_TASK GOAL_
Copy out every line of the material below without any changes, but leave out the pictures.

BEGIN ITEMS

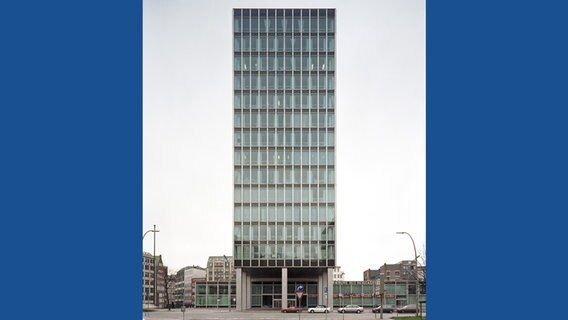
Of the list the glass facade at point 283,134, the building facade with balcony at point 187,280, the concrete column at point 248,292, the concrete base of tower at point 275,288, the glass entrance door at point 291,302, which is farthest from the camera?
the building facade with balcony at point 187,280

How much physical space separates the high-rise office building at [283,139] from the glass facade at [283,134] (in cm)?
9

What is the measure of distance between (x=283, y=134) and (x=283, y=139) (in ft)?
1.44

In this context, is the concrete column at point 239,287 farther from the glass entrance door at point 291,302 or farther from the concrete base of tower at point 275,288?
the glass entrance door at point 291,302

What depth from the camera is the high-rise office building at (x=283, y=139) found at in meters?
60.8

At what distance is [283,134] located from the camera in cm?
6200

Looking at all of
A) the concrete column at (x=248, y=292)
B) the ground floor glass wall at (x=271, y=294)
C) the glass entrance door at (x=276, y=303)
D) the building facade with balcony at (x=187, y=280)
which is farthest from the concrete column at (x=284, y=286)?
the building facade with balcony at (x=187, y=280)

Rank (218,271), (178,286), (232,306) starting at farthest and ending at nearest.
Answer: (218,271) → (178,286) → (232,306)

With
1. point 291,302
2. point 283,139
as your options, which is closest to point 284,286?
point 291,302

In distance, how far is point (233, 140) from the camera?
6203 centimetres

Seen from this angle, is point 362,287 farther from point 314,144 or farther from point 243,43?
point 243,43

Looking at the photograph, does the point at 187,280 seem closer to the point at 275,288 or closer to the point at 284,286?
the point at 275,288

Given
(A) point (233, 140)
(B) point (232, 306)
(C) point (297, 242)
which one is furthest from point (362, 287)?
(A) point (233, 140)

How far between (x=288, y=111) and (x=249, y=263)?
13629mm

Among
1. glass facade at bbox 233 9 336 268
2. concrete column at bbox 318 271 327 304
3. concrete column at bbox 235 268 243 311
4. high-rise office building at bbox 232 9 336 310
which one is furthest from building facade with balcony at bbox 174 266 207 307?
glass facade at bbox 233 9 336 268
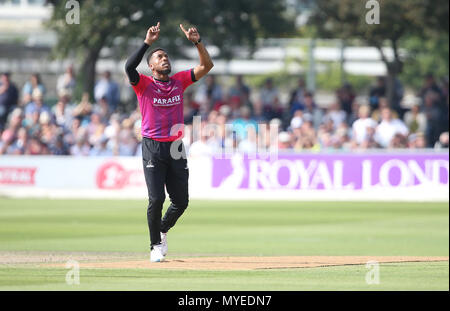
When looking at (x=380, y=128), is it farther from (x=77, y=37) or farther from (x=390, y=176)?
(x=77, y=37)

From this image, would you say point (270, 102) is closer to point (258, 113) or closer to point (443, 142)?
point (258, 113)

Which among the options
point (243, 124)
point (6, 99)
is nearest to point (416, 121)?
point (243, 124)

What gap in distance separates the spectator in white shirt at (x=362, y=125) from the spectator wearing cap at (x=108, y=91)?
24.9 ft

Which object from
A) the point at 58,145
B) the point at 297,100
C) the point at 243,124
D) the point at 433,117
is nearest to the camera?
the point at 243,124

END ITEMS

_RESULT OF THIS EXERCISE_
Of the list the glass facade at point 283,134, the building facade with balcony at point 187,280, the concrete column at point 248,292, the concrete base of tower at point 275,288, the glass entrance door at point 291,302, which is farthest from the camera?
the building facade with balcony at point 187,280

How much physical space separates the high-rise office building at [283,139] from the glass facade at [283,134] (in cm)?
9

What is the measure of distance between (x=283, y=134) and (x=283, y=139) (in ft)?
1.44

In this context, is the concrete column at point 239,287 farther from the glass entrance door at point 291,302 or farther from the concrete base of tower at point 275,288?
the glass entrance door at point 291,302

What depth from the camera is the high-rise office building at (x=283, y=139) found at in meters?
60.8

At what distance is [283,134] located from the camera in cm?
6200

Looking at all of
A) the concrete column at (x=248, y=292)
B) the ground floor glass wall at (x=271, y=294)
C) the glass entrance door at (x=276, y=303)
D) the building facade with balcony at (x=187, y=280)
which is farthest from the concrete column at (x=284, y=286)?
the building facade with balcony at (x=187, y=280)

Rank (218,271), (178,286), (232,306) starting at farthest and ending at nearest.
Answer: (218,271) → (178,286) → (232,306)

With
1. point 291,302
2. point 283,139
as your options, which is closest to point 284,286?
point 291,302

In distance, how far is point (233, 140) from the camera?
6203 centimetres

Seen from this angle, is point 362,287 farther from point 314,144 or farther from point 243,43?
point 243,43

Looking at the photograph, does the point at 187,280 seem closer to the point at 275,288 or closer to the point at 284,286?
the point at 275,288

Given
(A) point (233, 140)
(B) point (232, 306)
(C) point (297, 242)
which one is furthest from point (362, 287)?
(A) point (233, 140)

How far between (x=288, y=111) and (x=249, y=263)?
13629mm

Among
1. glass facade at bbox 233 9 336 268
2. concrete column at bbox 318 271 327 304
3. concrete column at bbox 235 268 243 311
4. high-rise office building at bbox 232 9 336 310
which one is furthest from building facade with balcony at bbox 174 266 207 307?
glass facade at bbox 233 9 336 268
When looking at (x=380, y=128), is it farther from (x=77, y=37) or farther from (x=390, y=176)?
(x=77, y=37)

From this image, would you say point (270, 102) is closer to point (258, 113) or closer to point (443, 142)?
point (258, 113)

Which among the options
point (243, 124)
point (6, 99)
is nearest to point (416, 121)?
point (243, 124)

What gap in distance separates the spectator in white shirt at (x=362, y=125) from the spectator wearing cap at (x=108, y=91)?
24.9 ft

Which object from
A) the point at 58,145
B) the point at 297,100
C) the point at 243,124
D) the point at 433,117
is nearest to the camera?
the point at 243,124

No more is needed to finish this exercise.